## Task to carry out
In the listing below, find each line holding "Black" and copy it.

## Data records

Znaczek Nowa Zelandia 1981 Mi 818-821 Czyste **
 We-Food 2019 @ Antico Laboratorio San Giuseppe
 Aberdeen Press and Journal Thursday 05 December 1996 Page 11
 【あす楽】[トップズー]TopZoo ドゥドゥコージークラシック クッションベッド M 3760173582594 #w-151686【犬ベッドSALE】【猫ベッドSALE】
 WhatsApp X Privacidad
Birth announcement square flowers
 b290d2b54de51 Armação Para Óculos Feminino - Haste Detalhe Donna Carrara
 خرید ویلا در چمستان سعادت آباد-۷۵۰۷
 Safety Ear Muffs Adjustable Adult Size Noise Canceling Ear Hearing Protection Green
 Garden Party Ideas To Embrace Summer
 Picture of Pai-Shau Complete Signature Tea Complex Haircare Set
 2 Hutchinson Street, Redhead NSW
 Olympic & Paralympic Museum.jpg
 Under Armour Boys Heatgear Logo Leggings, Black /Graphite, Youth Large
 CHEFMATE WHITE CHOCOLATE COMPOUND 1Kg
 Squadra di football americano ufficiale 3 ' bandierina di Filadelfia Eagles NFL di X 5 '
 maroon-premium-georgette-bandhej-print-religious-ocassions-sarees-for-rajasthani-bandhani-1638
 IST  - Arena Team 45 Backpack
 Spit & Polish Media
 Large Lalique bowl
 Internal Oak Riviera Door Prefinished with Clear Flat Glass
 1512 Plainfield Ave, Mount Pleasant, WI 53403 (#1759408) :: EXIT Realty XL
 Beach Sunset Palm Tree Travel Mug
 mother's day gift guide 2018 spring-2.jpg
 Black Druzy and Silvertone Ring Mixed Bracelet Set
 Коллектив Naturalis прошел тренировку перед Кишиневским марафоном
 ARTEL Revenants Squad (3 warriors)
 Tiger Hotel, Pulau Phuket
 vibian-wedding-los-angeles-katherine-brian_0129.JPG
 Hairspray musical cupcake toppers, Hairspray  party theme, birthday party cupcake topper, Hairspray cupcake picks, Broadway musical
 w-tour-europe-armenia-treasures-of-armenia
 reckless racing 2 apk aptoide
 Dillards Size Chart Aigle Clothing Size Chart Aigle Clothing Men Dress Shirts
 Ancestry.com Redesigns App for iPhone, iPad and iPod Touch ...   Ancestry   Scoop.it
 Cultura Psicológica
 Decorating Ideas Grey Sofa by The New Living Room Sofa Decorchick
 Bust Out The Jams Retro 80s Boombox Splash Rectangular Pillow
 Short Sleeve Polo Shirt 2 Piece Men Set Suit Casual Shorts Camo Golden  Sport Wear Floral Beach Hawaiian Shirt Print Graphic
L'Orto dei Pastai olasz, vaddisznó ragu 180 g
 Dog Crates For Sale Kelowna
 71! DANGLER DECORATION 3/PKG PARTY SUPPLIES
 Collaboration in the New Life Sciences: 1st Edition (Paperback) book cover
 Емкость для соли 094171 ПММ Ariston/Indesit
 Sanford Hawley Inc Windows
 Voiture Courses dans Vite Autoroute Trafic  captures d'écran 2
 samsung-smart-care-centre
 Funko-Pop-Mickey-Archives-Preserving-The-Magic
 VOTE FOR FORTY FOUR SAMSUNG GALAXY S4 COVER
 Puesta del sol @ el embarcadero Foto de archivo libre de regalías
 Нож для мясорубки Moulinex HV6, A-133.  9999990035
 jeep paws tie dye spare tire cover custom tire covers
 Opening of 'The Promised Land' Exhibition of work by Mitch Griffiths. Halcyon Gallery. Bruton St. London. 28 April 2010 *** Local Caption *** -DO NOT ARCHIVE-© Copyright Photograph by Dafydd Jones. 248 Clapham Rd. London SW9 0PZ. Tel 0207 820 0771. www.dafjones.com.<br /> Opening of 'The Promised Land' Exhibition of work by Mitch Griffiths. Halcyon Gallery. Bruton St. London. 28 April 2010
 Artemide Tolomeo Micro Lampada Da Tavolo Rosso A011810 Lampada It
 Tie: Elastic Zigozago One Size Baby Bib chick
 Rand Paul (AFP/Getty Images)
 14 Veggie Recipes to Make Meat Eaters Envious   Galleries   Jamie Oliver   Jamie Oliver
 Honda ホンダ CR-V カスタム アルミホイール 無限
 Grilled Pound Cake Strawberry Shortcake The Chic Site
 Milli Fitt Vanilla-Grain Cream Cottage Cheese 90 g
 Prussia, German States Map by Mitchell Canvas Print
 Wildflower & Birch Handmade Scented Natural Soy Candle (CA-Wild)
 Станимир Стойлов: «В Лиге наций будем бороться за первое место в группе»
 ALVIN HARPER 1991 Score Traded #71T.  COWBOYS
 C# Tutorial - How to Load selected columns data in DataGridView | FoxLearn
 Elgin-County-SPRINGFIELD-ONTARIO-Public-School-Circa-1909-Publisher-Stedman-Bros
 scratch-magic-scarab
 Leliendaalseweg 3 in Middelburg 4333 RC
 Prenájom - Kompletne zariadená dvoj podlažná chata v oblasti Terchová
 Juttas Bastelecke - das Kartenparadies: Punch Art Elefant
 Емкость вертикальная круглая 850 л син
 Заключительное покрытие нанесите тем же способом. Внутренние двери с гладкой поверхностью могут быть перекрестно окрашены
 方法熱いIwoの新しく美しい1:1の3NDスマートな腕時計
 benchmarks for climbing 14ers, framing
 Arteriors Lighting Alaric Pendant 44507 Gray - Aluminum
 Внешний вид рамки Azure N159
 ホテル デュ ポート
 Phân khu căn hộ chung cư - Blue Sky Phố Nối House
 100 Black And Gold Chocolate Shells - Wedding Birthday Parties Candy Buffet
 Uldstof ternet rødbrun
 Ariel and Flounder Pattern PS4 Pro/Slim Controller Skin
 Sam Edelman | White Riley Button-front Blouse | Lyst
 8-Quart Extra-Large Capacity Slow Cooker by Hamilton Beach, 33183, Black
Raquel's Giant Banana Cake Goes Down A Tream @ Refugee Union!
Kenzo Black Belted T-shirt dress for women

## Response to the task
 Under Armour Boys Heatgear Logo Leggings, Black /Graphite, Youth Large
 Black Druzy and Silvertone Ring Mixed Bracelet Set
 100 Black And Gold Chocolate Shells - Wedding Birthday Parties Candy Buffet
 8-Quart Extra-Large Capacity Slow Cooker by Hamilton Beach, 33183, Black
Kenzo Black Belted T-shirt dress for women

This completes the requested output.